WHAT NEEDS TO BE DONE -
Rewrite all the rows below, changing every "dark green foliage" to "dark green shrubbery" and leaving everything else untouched. Omit the pictures from your output.

DATASET ENTRIES -
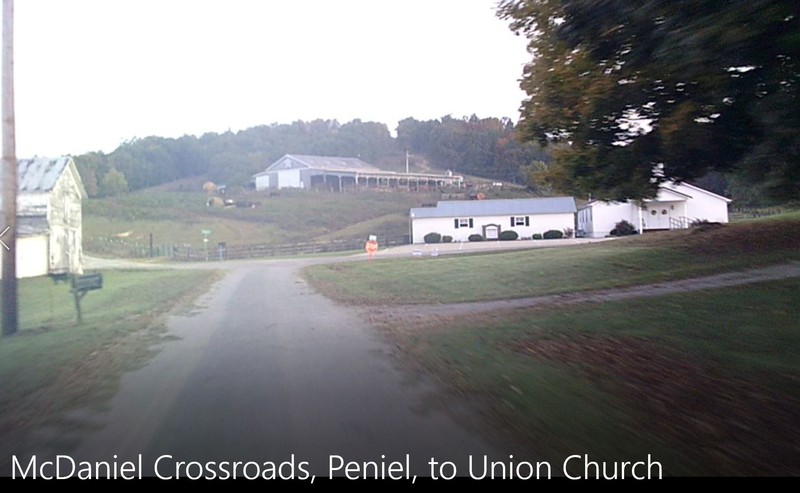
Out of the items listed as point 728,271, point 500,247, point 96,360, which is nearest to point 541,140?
point 728,271

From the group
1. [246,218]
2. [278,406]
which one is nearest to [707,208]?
[246,218]

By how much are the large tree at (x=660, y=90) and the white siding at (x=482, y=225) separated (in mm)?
18553

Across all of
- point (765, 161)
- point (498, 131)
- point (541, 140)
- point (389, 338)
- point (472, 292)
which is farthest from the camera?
point (498, 131)

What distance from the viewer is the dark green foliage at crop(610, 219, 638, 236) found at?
32031 mm

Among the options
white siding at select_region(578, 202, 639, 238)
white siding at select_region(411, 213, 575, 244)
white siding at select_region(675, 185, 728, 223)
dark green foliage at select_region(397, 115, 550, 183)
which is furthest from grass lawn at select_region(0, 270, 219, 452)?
white siding at select_region(675, 185, 728, 223)

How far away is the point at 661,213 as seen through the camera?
3288cm

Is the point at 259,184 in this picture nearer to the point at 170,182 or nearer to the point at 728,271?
the point at 170,182

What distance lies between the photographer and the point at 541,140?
14078 millimetres

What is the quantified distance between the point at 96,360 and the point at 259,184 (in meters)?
20.7

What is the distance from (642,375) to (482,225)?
28693mm

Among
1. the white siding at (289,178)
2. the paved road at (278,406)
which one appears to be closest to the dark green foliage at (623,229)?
the white siding at (289,178)

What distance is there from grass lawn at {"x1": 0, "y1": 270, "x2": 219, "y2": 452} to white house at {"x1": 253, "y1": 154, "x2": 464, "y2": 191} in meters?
12.5

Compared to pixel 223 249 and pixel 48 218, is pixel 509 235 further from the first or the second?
pixel 48 218

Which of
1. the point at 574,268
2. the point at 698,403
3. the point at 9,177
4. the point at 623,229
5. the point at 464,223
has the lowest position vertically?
the point at 698,403
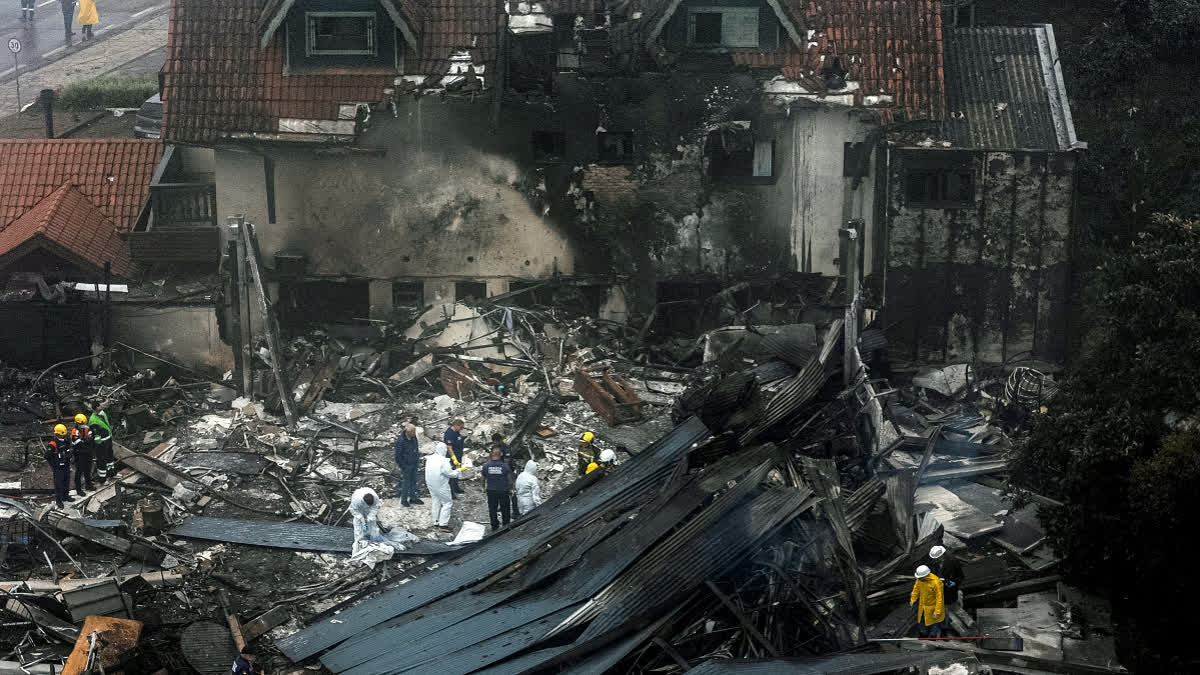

FINAL RESULT -
Out of the items listed as point 728,271, point 500,247, point 96,360, which is nearest to point 541,140?
point 728,271

From the group
1. [246,218]
2. [278,406]
which one is nearest to [707,208]?
[246,218]

By how much are the large tree at (x=660, y=90) and the white siding at (x=482, y=225) separated (in mm)?
18553

Across all of
- point (765, 161)
- point (498, 131)
- point (541, 140)
- point (389, 338)
- point (472, 292)
which is farthest from the camera?
point (498, 131)

What distance from the viewer is the dark green shrubbery at crop(610, 219, 638, 236) found at?
32031 mm

Among the options
white siding at select_region(578, 202, 639, 238)
white siding at select_region(411, 213, 575, 244)
white siding at select_region(675, 185, 728, 223)
dark green shrubbery at select_region(397, 115, 550, 183)
which is furthest from grass lawn at select_region(0, 270, 219, 452)?
white siding at select_region(675, 185, 728, 223)

How far away is the point at 661,213 as seen through the camera?
3288cm

Is the point at 259,184 in this picture nearer to the point at 170,182 or nearer to the point at 728,271?
the point at 170,182

What distance lies between the photographer and the point at 541,140?
14078 millimetres

What is the quantified distance between the point at 96,360 and the point at 259,184 (in meters)?
20.7

What is the distance from (642,375) to (482,225)?
28693mm

Among
1. the white siding at (289,178)
2. the paved road at (278,406)
which one appears to be closest to the dark green shrubbery at (623,229)?
the white siding at (289,178)

What distance is there from grass lawn at {"x1": 0, "y1": 270, "x2": 219, "y2": 452} to white house at {"x1": 253, "y1": 154, "x2": 464, "y2": 191} in meters?
12.5

Compared to pixel 223 249 and pixel 48 218, is pixel 509 235 further from the first or the second?
pixel 48 218

Which of
1. the point at 574,268
2. the point at 698,403
3. the point at 9,177
4. the point at 623,229
5. the point at 464,223
has the lowest position vertically?
the point at 698,403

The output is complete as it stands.